International Criminal Court prosecutor Ocampo names six top Kenyans for post-election violence trial

JOHANNESBURG, South Africa — Kenya’s finance minister, its former police commissioner, its former higher education minister, and a prominent radio talk-show host are considered to be among the six “most responsible” for the post-election violence following Kenya’s disputed Dec. 27, 2007, elections, according to the prosecutor for the International Criminal Court at The Hague, Netherlands.

Announcing the names of the “most responsible” – William Ruto, Uhuru Kenyatta, Henry Kosgey, Hussein Ali, Joshua Arap Sang, and Francis Muthaura – the ICC’s prosecutor, Luis Moreno Ocampo, said that he expected the accused to cooperate fully with the ICC court.

This week, Mr. Ocampo put stringent restrictions on those he was about to name on human rights crime charges, including bans on contacting other accused politicians and contacting or intimidating witnesses. He has also mandated that they frequently update the ICC about their whereabouts. None of the accused are yet subject to arrest warrants, and all are assumed to be willing to hand themselves over to the court at the Hague to face trial.

The so-called “Ocampo Six” have been accused of organizing violence following the disputed Dec. 27, 2007 elections in Kenya, after the ruling PNU of President Mwai Kibaki and the opposition Orange Democratic Movement (ODM) of Raila Odinga both claimed victory. Evidence of rigging was widespread on both sides, but when the electoral commission declared Mr. Kibaki the winner, violence broke out in opposition strongholds, particularly in the Rift Valley.

Some 1,200 people were killed, many hacked to death by youth militias in their own homes, merely for their ethnicity. Some 300,000 others were displaced from their homes to ramshackle camps near police stations.

The violence stopped only when top representatives from both parties negotiated a temporary government of national unity, a deal brokered by former Ghanaian President John Kufuor and former UN Secretary General Kofi Annan. You can read more about this negotiation process in this earlier Monitor series, “How Peace Came to Kenya”:

Africa’s elders seize a leading role

For Kenya, a month of attacks, then quick progress

In Kenya, two protagonists and the conciliators

After two months of discord, finally a handshake

Ocampo plans to try the six accused in two separate cases, and it is significant that the six are evenly distributed between followers of the PNU and the ODM.

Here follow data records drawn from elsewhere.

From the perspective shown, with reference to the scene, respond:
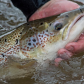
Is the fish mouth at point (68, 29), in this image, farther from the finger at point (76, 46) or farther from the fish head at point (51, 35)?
the finger at point (76, 46)

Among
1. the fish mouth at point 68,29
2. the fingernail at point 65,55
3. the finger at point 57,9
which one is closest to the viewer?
the fish mouth at point 68,29

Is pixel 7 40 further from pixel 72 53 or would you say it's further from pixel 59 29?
pixel 72 53

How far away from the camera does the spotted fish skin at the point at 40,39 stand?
6.04ft

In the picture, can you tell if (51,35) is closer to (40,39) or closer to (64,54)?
(40,39)

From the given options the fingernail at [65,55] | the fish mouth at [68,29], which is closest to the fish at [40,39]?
the fish mouth at [68,29]

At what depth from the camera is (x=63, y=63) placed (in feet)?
6.72

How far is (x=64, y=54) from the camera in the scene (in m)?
1.94

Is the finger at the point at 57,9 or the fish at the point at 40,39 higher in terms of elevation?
the finger at the point at 57,9

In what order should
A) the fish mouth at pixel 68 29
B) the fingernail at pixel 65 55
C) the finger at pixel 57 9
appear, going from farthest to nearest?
the finger at pixel 57 9, the fingernail at pixel 65 55, the fish mouth at pixel 68 29

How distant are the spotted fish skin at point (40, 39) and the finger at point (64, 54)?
0.19 feet

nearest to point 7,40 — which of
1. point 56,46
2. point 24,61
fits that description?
point 24,61

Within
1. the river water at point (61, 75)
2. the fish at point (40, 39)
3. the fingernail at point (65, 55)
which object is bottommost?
the river water at point (61, 75)

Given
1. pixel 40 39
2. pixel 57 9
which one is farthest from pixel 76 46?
pixel 57 9

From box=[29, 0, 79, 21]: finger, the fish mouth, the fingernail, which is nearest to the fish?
the fish mouth
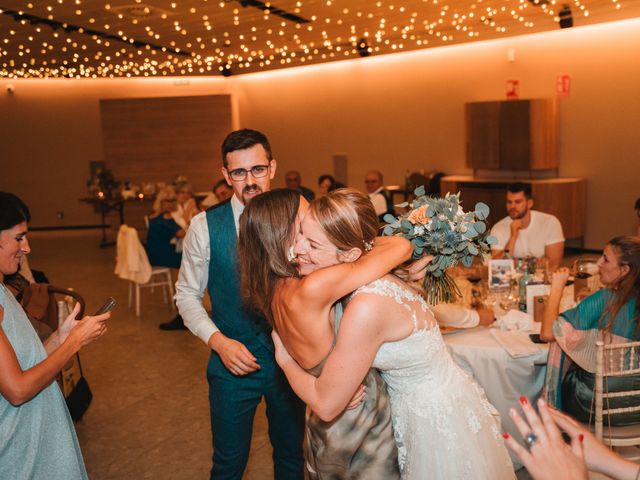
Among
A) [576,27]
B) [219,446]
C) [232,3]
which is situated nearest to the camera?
[219,446]

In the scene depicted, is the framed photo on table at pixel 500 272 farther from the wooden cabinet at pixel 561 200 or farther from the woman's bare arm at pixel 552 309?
the wooden cabinet at pixel 561 200

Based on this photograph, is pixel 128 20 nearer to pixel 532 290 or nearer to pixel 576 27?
pixel 576 27

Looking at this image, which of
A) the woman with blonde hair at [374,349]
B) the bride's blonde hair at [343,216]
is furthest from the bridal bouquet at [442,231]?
the bride's blonde hair at [343,216]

Some supporters of likely Ocampo suspects, and particularly a group calling themselves the “Friends of Hon. William Ruto,” had prepared themselves over the past year for a fresh round of violence, hoping to prevent their leaders from being arrested and extradited to face trial at The Hague, according to documents introduced at the ICC as evidence.

At news time, reaction in Kenya remains quiet. Recent polls show that 85 percent of Kenyans support the ICC’s prosecution of poll-violence suspects, although the Kenyan parliament has belatedly suggested creating its own local tribunal to handle the cases.